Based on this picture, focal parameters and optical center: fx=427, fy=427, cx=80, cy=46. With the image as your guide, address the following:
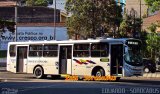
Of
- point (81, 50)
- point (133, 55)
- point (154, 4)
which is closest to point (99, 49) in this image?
point (81, 50)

● ● ●

Directions for this task: Copy every row above word for word, leaving out the pictures.

Final answer:
Based on this picture, focal parameters and optical center: fx=427, fy=427, cx=80, cy=46. With the image as your guide, address the following:
Of
- point (81, 50)
- point (133, 55)
- point (154, 4)
which is closest to point (99, 49) in this image?
point (81, 50)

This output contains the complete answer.